DEV Community

Jonathan Mourtada
Jonathan Mourtada

Posted on • Originally published at mourtada.se

FreeNAS ZFS snapshot backup to Amazon S3

Originally posted at www.mourtada.se

I've been looking for a way to backup my FreeNAS ZFS snapshots to an offsite location. I didn't find much information how to do this so i had to come up with my own solution.

In this post I'm going to show you how to save your encrypted ZFS snapshots in Amazon S3. We're going to use a FreeBSD jail together with GnuPG and s3cmd.

Adding a jail in FreeNAS

Go to the FreeNAS web ui and click Jails. Click add and choose name. If you click advanced here you can change the ip-adress for the jail(I wanted to use DHCP).

Adding an empty jail in Freenas

Click ok and FreeNAS will setup a new jail for you which takes a minute or two.

From now on we will have to work in the FreeNAS shell(SSH must be enabled under services in the Web UI).

To list all the jails running on your FreeNAS host we can run:

$ jls

Verify that the jail you created is listed.

To enter the jail run:

$ jexec your_jail_name
$ # Verify that your in the jail
$ hostname
backup

We're going to need to install some packages. First we need GnuPG which we'll use to encrypt our snapshots. Then we will need the s3cmd which is used for uploading our snapshots to Amazon s3.

$ pkg install security/gnupg
$ pkg install net/py-s3cmd
I'm going to use symmetric AES256 encryption with a passphrase file because i don't want to store my data in the cloud unencrypted. So generate a random passphrase which you will need to store at multiple locations(not just inside the jail). Because if the passphrase is lost your backups will be worthless. The passphrase file needs to be accessible by the backupscript. I have placed my passphrase file in in the root directory.
$ echo "mypassphrase" > /root/snapshot-gpg-passphrase
$ chmod 400 /root/snapshot-gpg-passphrase

Next we'll create a folder holding our current list of snapshots that we're going to keep synced with S3.

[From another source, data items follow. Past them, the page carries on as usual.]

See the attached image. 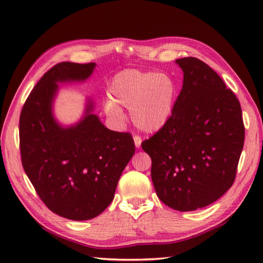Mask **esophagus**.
Here are the masks:
<instances>
[{"instance_id":"esophagus-1","label":"esophagus","mask_w":263,"mask_h":263,"mask_svg":"<svg viewBox=\"0 0 263 263\" xmlns=\"http://www.w3.org/2000/svg\"><path fill=\"white\" fill-rule=\"evenodd\" d=\"M133 140H135V144H136V147H137V148H139V147L141 146L142 139H141V137H140V136H137V135H135V136H133Z\"/></svg>"}]
</instances>
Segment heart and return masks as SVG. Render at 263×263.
<instances>
[{
	"label": "heart",
	"instance_id": "obj_1",
	"mask_svg": "<svg viewBox=\"0 0 263 263\" xmlns=\"http://www.w3.org/2000/svg\"><path fill=\"white\" fill-rule=\"evenodd\" d=\"M106 102V111L121 117L120 106L131 108L135 124L146 132H157L171 120L174 111L177 87L172 77L165 73L125 70L111 79Z\"/></svg>",
	"mask_w": 263,
	"mask_h": 263
}]
</instances>
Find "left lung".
I'll list each match as a JSON object with an SVG mask.
<instances>
[{"label":"left lung","instance_id":"8db88e82","mask_svg":"<svg viewBox=\"0 0 263 263\" xmlns=\"http://www.w3.org/2000/svg\"><path fill=\"white\" fill-rule=\"evenodd\" d=\"M183 87L167 124L141 143L158 198L178 211L215 202L236 177L245 127L237 97L208 64L176 60Z\"/></svg>","mask_w":263,"mask_h":263}]
</instances>
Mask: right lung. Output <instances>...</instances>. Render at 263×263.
<instances>
[{
    "label": "right lung",
    "instance_id": "right-lung-1",
    "mask_svg": "<svg viewBox=\"0 0 263 263\" xmlns=\"http://www.w3.org/2000/svg\"><path fill=\"white\" fill-rule=\"evenodd\" d=\"M95 63L61 62L33 87L19 121L21 163L47 208L71 220L100 215L114 199L117 182L136 152L131 133L108 130L87 115L63 128L54 121L52 102L59 81L85 80Z\"/></svg>",
    "mask_w": 263,
    "mask_h": 263
}]
</instances>
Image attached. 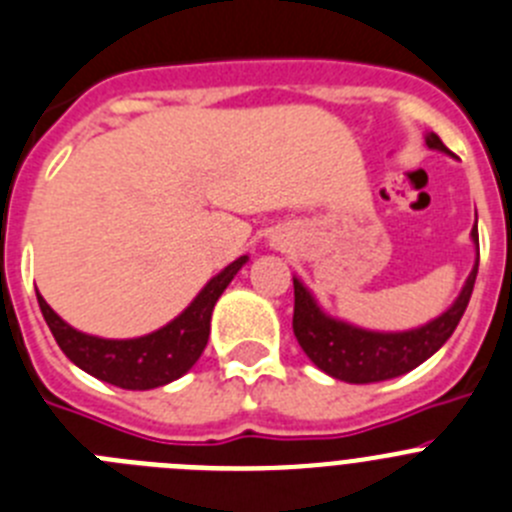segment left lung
Here are the masks:
<instances>
[{
    "label": "left lung",
    "instance_id": "obj_1",
    "mask_svg": "<svg viewBox=\"0 0 512 512\" xmlns=\"http://www.w3.org/2000/svg\"><path fill=\"white\" fill-rule=\"evenodd\" d=\"M428 148L449 151L436 133L425 138ZM474 246H477V261L469 274L461 295L446 310L441 318L423 328L405 330V333H372L354 325H346L341 320H333L320 312L315 300L305 287L295 279V315H292V330H295L297 343L302 346L310 361L318 369H323L330 377L351 384L382 382V379L400 377L410 369L431 359L443 343L449 341L451 333L459 325L461 315L467 310L469 297H472L474 279L479 269V233L477 223L472 228Z\"/></svg>",
    "mask_w": 512,
    "mask_h": 512
}]
</instances>
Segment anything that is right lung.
<instances>
[{"label":"right lung","mask_w":512,"mask_h":512,"mask_svg":"<svg viewBox=\"0 0 512 512\" xmlns=\"http://www.w3.org/2000/svg\"><path fill=\"white\" fill-rule=\"evenodd\" d=\"M243 264H246V256L233 261L228 269L210 279L197 300L166 328L156 330L151 336L130 338V341H104V338L84 336L63 323L40 295L38 305L61 351L79 369L122 390H153L187 374L194 361L200 359L210 338L212 307Z\"/></svg>","instance_id":"right-lung-1"}]
</instances>
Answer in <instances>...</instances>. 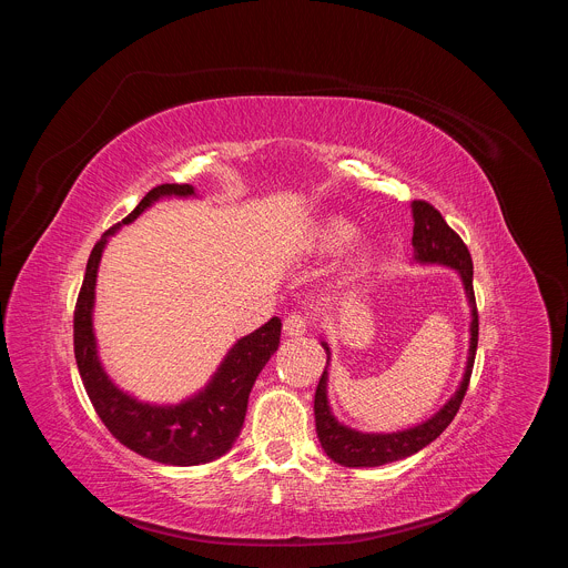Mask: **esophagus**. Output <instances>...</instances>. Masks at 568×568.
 <instances>
[{
    "label": "esophagus",
    "mask_w": 568,
    "mask_h": 568,
    "mask_svg": "<svg viewBox=\"0 0 568 568\" xmlns=\"http://www.w3.org/2000/svg\"><path fill=\"white\" fill-rule=\"evenodd\" d=\"M307 326H310V312H305V310H294L283 321L285 335H292V337L307 333Z\"/></svg>",
    "instance_id": "34e87169"
}]
</instances>
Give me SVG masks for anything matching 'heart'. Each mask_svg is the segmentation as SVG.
Wrapping results in <instances>:
<instances>
[{"label": "heart", "instance_id": "heart-1", "mask_svg": "<svg viewBox=\"0 0 568 568\" xmlns=\"http://www.w3.org/2000/svg\"><path fill=\"white\" fill-rule=\"evenodd\" d=\"M353 237V226L344 220H333L321 233V245L326 250H339Z\"/></svg>", "mask_w": 568, "mask_h": 568}]
</instances>
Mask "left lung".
<instances>
[{
  "label": "left lung",
  "instance_id": "left-lung-1",
  "mask_svg": "<svg viewBox=\"0 0 568 568\" xmlns=\"http://www.w3.org/2000/svg\"><path fill=\"white\" fill-rule=\"evenodd\" d=\"M414 209V247H416V261L420 263H440L447 267L458 270L467 298L471 303V342H469V357L467 368L463 375V382L456 390V395L445 404V407L429 418L427 423L397 432V434H359L344 425H339L331 409H328V397H326V379L328 373L323 371L316 384L314 393V420H316V436L321 440V447L326 454L346 467H377L384 463H393L399 458H407L423 447H427L432 440H436L454 420L458 414L463 397L469 386L474 357H476V344H478V312H476V298H474V285H471V256L460 235L445 222L440 211L425 202L416 200L412 204ZM323 351L331 355L328 346L323 344Z\"/></svg>",
  "mask_w": 568,
  "mask_h": 568
}]
</instances>
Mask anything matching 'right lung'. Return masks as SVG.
I'll list each match as a JSON object with an SVG mask.
<instances>
[{
	"label": "right lung",
	"mask_w": 568,
	"mask_h": 568,
	"mask_svg": "<svg viewBox=\"0 0 568 568\" xmlns=\"http://www.w3.org/2000/svg\"><path fill=\"white\" fill-rule=\"evenodd\" d=\"M164 195H193L191 184H161L97 242L73 310V353L80 379L103 425L128 449L166 465H200L231 449L247 414L252 386L281 344V318L272 316L256 333L242 337L224 357L211 384L178 407H150L119 390L105 375L92 331L94 285L101 254L121 224L132 222Z\"/></svg>",
	"instance_id": "add662e5"
}]
</instances>
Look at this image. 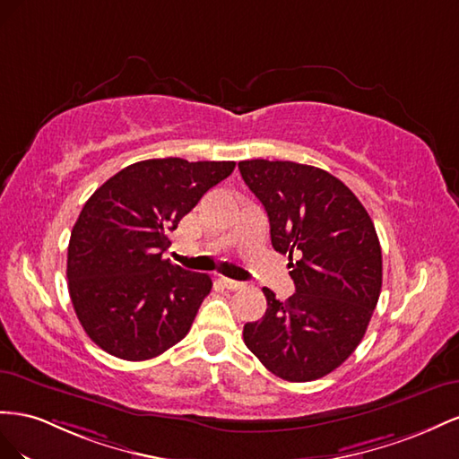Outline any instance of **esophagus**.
Masks as SVG:
<instances>
[{"mask_svg": "<svg viewBox=\"0 0 459 459\" xmlns=\"http://www.w3.org/2000/svg\"><path fill=\"white\" fill-rule=\"evenodd\" d=\"M221 284L227 288V290H242V288L246 286L244 282H240V281H232V279H225L222 277L221 279Z\"/></svg>", "mask_w": 459, "mask_h": 459, "instance_id": "34e87169", "label": "esophagus"}]
</instances>
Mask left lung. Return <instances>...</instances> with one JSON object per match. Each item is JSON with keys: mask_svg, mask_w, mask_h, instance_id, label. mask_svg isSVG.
<instances>
[{"mask_svg": "<svg viewBox=\"0 0 459 459\" xmlns=\"http://www.w3.org/2000/svg\"><path fill=\"white\" fill-rule=\"evenodd\" d=\"M238 169L296 284L286 302L264 288L267 311L244 325V342L284 381H316L342 365L368 331L383 284L375 225L356 194L323 169L267 160Z\"/></svg>", "mask_w": 459, "mask_h": 459, "instance_id": "left-lung-1", "label": "left lung"}]
</instances>
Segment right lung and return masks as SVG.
<instances>
[{
    "label": "right lung",
    "instance_id": "right-lung-1",
    "mask_svg": "<svg viewBox=\"0 0 459 459\" xmlns=\"http://www.w3.org/2000/svg\"><path fill=\"white\" fill-rule=\"evenodd\" d=\"M234 165L146 160L90 195L71 232L67 279L76 317L101 350L143 361L188 334L212 279L163 259L167 234Z\"/></svg>",
    "mask_w": 459,
    "mask_h": 459
}]
</instances>
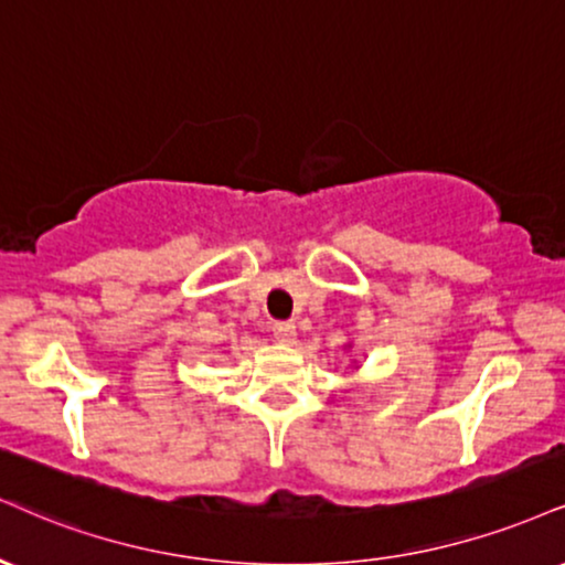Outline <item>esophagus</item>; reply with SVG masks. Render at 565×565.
Segmentation results:
<instances>
[{"instance_id": "1", "label": "esophagus", "mask_w": 565, "mask_h": 565, "mask_svg": "<svg viewBox=\"0 0 565 565\" xmlns=\"http://www.w3.org/2000/svg\"><path fill=\"white\" fill-rule=\"evenodd\" d=\"M295 323L291 321H276L274 323V339L276 342H284V344H289V342H295Z\"/></svg>"}]
</instances>
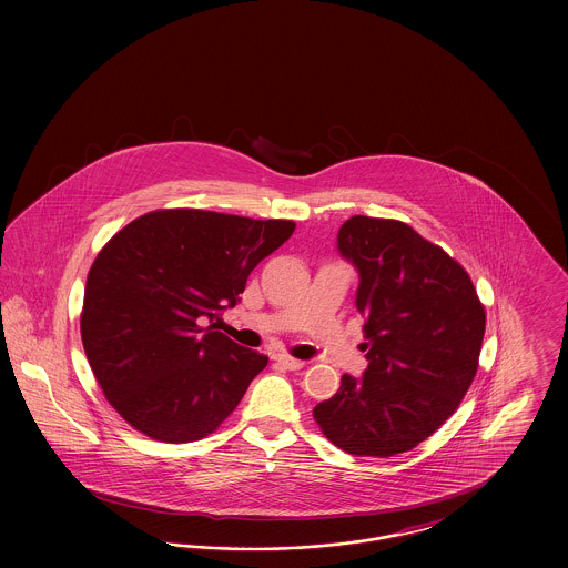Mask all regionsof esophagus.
<instances>
[{"instance_id": "1", "label": "esophagus", "mask_w": 568, "mask_h": 568, "mask_svg": "<svg viewBox=\"0 0 568 568\" xmlns=\"http://www.w3.org/2000/svg\"><path fill=\"white\" fill-rule=\"evenodd\" d=\"M276 362H278L281 366H285L287 371H300V368H304V364H306V362L296 359V357H292V355H285V353L276 355Z\"/></svg>"}]
</instances>
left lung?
<instances>
[{
    "instance_id": "1",
    "label": "left lung",
    "mask_w": 568,
    "mask_h": 568,
    "mask_svg": "<svg viewBox=\"0 0 568 568\" xmlns=\"http://www.w3.org/2000/svg\"><path fill=\"white\" fill-rule=\"evenodd\" d=\"M338 251L359 272L368 368L362 378L343 375L313 417L343 452L389 458L458 408L477 375L486 308L468 272L403 221L352 216Z\"/></svg>"
}]
</instances>
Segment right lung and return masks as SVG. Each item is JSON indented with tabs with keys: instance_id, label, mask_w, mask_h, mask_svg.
I'll return each instance as SVG.
<instances>
[{
	"instance_id": "1",
	"label": "right lung",
	"mask_w": 568,
	"mask_h": 568,
	"mask_svg": "<svg viewBox=\"0 0 568 568\" xmlns=\"http://www.w3.org/2000/svg\"><path fill=\"white\" fill-rule=\"evenodd\" d=\"M294 230L285 219L165 209L104 244L87 274L82 347L106 400L138 433L200 440L243 400L268 357L219 332L221 313Z\"/></svg>"
}]
</instances>
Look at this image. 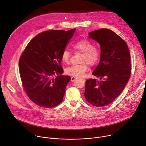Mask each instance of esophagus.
Instances as JSON below:
<instances>
[{
  "instance_id": "obj_1",
  "label": "esophagus",
  "mask_w": 146,
  "mask_h": 146,
  "mask_svg": "<svg viewBox=\"0 0 146 146\" xmlns=\"http://www.w3.org/2000/svg\"><path fill=\"white\" fill-rule=\"evenodd\" d=\"M76 79V77H74V76H72L71 77V78H70V80L72 82H73L75 81V80Z\"/></svg>"
}]
</instances>
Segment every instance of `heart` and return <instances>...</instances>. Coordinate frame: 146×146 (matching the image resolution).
I'll return each mask as SVG.
<instances>
[{"label": "heart", "mask_w": 146, "mask_h": 146, "mask_svg": "<svg viewBox=\"0 0 146 146\" xmlns=\"http://www.w3.org/2000/svg\"><path fill=\"white\" fill-rule=\"evenodd\" d=\"M73 48L77 52L83 53L80 64L73 65L65 69L66 73L74 77H82L88 70V64L90 66L96 65L101 58V50L93 46L92 43L87 39L78 40L72 45ZM72 58V53L68 49L63 50L61 54L62 60L66 64H69Z\"/></svg>", "instance_id": "b5f03b06"}]
</instances>
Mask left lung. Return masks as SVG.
Masks as SVG:
<instances>
[{
  "mask_svg": "<svg viewBox=\"0 0 146 146\" xmlns=\"http://www.w3.org/2000/svg\"><path fill=\"white\" fill-rule=\"evenodd\" d=\"M100 45L101 59L92 74L96 78L86 81L84 96L97 107L111 104L125 88L130 77L131 64L127 45L113 31L101 29L89 33Z\"/></svg>",
  "mask_w": 146,
  "mask_h": 146,
  "instance_id": "1",
  "label": "left lung"
}]
</instances>
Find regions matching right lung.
Here are the masks:
<instances>
[{"label": "right lung", "mask_w": 146, "mask_h": 146, "mask_svg": "<svg viewBox=\"0 0 146 146\" xmlns=\"http://www.w3.org/2000/svg\"><path fill=\"white\" fill-rule=\"evenodd\" d=\"M75 29L48 30L33 38L19 59V72L25 92L35 104L50 108L60 104L69 76H62L61 54Z\"/></svg>", "instance_id": "add662e5"}]
</instances>
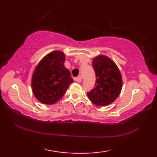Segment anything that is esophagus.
Segmentation results:
<instances>
[{
    "label": "esophagus",
    "mask_w": 157,
    "mask_h": 157,
    "mask_svg": "<svg viewBox=\"0 0 157 157\" xmlns=\"http://www.w3.org/2000/svg\"><path fill=\"white\" fill-rule=\"evenodd\" d=\"M75 80L76 81V82H78V83H81L82 82V78H81V76H78V78H76L75 79Z\"/></svg>",
    "instance_id": "obj_1"
}]
</instances>
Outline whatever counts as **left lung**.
Here are the masks:
<instances>
[{
	"mask_svg": "<svg viewBox=\"0 0 157 157\" xmlns=\"http://www.w3.org/2000/svg\"><path fill=\"white\" fill-rule=\"evenodd\" d=\"M96 73L95 87L87 92L88 98L96 106H107L114 102L122 89V78L117 66L105 55L92 61Z\"/></svg>",
	"mask_w": 157,
	"mask_h": 157,
	"instance_id": "8db88e82",
	"label": "left lung"
}]
</instances>
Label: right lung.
Returning a JSON list of instances; mask_svg holds the SVG:
<instances>
[{
    "mask_svg": "<svg viewBox=\"0 0 157 157\" xmlns=\"http://www.w3.org/2000/svg\"><path fill=\"white\" fill-rule=\"evenodd\" d=\"M65 54L55 51L46 55L36 66L32 78L35 97L45 105H52L65 94L73 82L64 66Z\"/></svg>",
    "mask_w": 157,
    "mask_h": 157,
    "instance_id": "right-lung-1",
    "label": "right lung"
}]
</instances>
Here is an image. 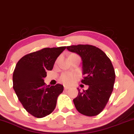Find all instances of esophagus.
<instances>
[{
	"label": "esophagus",
	"mask_w": 134,
	"mask_h": 134,
	"mask_svg": "<svg viewBox=\"0 0 134 134\" xmlns=\"http://www.w3.org/2000/svg\"><path fill=\"white\" fill-rule=\"evenodd\" d=\"M69 88H70V87H69V86H64V89H65V90H69Z\"/></svg>",
	"instance_id": "34e87169"
}]
</instances>
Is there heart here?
<instances>
[{"instance_id": "b5f03b06", "label": "heart", "mask_w": 134, "mask_h": 134, "mask_svg": "<svg viewBox=\"0 0 134 134\" xmlns=\"http://www.w3.org/2000/svg\"><path fill=\"white\" fill-rule=\"evenodd\" d=\"M73 55H76V54H71L70 56H73ZM77 77L76 75L73 73H70V72H65L63 73L60 77V82L64 83V84H70L73 82L74 79Z\"/></svg>"}]
</instances>
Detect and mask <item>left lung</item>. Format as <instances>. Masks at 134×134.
<instances>
[{
	"mask_svg": "<svg viewBox=\"0 0 134 134\" xmlns=\"http://www.w3.org/2000/svg\"><path fill=\"white\" fill-rule=\"evenodd\" d=\"M67 49L81 56L85 76L81 82L89 86L86 91L78 89V96L73 99L75 107L86 116L98 115L104 110L113 90L115 73L111 60L101 49L91 44L69 46Z\"/></svg>",
	"mask_w": 134,
	"mask_h": 134,
	"instance_id": "8db88e82",
	"label": "left lung"
}]
</instances>
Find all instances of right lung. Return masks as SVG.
I'll return each instance as SVG.
<instances>
[{"label":"right lung","mask_w":134,"mask_h":134,"mask_svg":"<svg viewBox=\"0 0 134 134\" xmlns=\"http://www.w3.org/2000/svg\"><path fill=\"white\" fill-rule=\"evenodd\" d=\"M65 48H44L24 55L17 63L13 76V88L24 108L35 117L43 118L52 113L58 96L64 91L60 84L47 86L43 78Z\"/></svg>","instance_id":"obj_1"}]
</instances>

$ mkdir /root/s3_sync_bucket
$ chmod 600 /root/s3_sync_bucket

We also need to configure s3cmd so run this and answer all questions:

$ s3cmd --configure

The backup script

This script should be run on the FreeNAS host. What is does:

  1. Creates a snapshot of the specified dataset
  2. Sends it to the backup jail where it's encrypted and saved to file
  3. Removes the snapshot on the FreeNAS host
  4. Removes all snapshots older than 7 days
  5. Syncs the local s3 bucket directory with S3 using s3cmd
#!/bin/sh

# The first argument should be the name of the dataset to backup
if test -z $1; then
  echo "Please specify a valid dataset"
  exit 1
fi

# Passphrase file
passphrase_file=/root/snapshot-gpg-passphrase

# Local directory to syn with Amazon S3 
bucket_dir=/root/s3_sync_bucket

# The S3 bucket url
s3_bucket="s3://your-bucket/"

# Generate a snapshot name
snapshot_name="$1@$(date +%Y-%m-%d)"

# Convert to valid filename
filename=$(echo $snapshot_name | sed "s/\//-/g").gpg

echo "Using bucket_dir: $bucket_dir"
echo "Using s3 bucket: $s3_bucket"
echo "Using snapshot_name: $snapshot_name"
echo "Using filename: $filename"

# Create the snapshot, send it to the jail, encrypt it 
zfs snapshot $snapshot_name
zfs send -v $snapshot_name | jexec backup gpg --batch --symmetric --cipher-algo AES256 --passphrase-file $passphrase_file --output $bucket_dir/$filename
zfs destroy $snapshot_name

# Remove old snapshots
search_word=$(echo $filename | sed "s/@.*$//g")
echo "Searching for \"$search_word\" in $bucket_dir older than 7 days"
jexec backup find $bucket_dir -name $search_word* -mtime +7 -exec rm {} \;

# Sync to s3
jexec backup s3cmd sync --delete-removed $bucket_dir $s3_bucket

Create the script and run it manually or with crontab

$ touch /root/backup_script.sh
$ chmod 700 /root/backup_script.sh
$ /root/backup_script.sh my-pool/my-dataset

Edit the script to fit your needs.

Decrypting a backup

To decrypt a backup:

$ gpg --batch --decrypt --passphrase-file /root/pass-gpg < backup_file

Top comments (2)

Collapse
 
aandreev0 profile image
andrey a

Hi Jonathan! Thanks for writing about ZFS and offsite backups.
Could you comment on bandwidth of such setup? What is the time it requires to upload let's say 1TB-large snapshot?
ZFS is nice in that snapshots are incremental, but we still have a lot of data day-to-day

Also, could you comment on cost of such backup? Say, 3 years storage of 1TB of data. Including cost of uploading.

Collapse
 
jmourtada profile image
Jonathan Mourtada

Hi!

I just did these simple tests to see if this idea was doable and haven't moved on to actually use it. So can't give any insights of uploading times or costs. If i had i don't have that amount of data that was important to have backed up.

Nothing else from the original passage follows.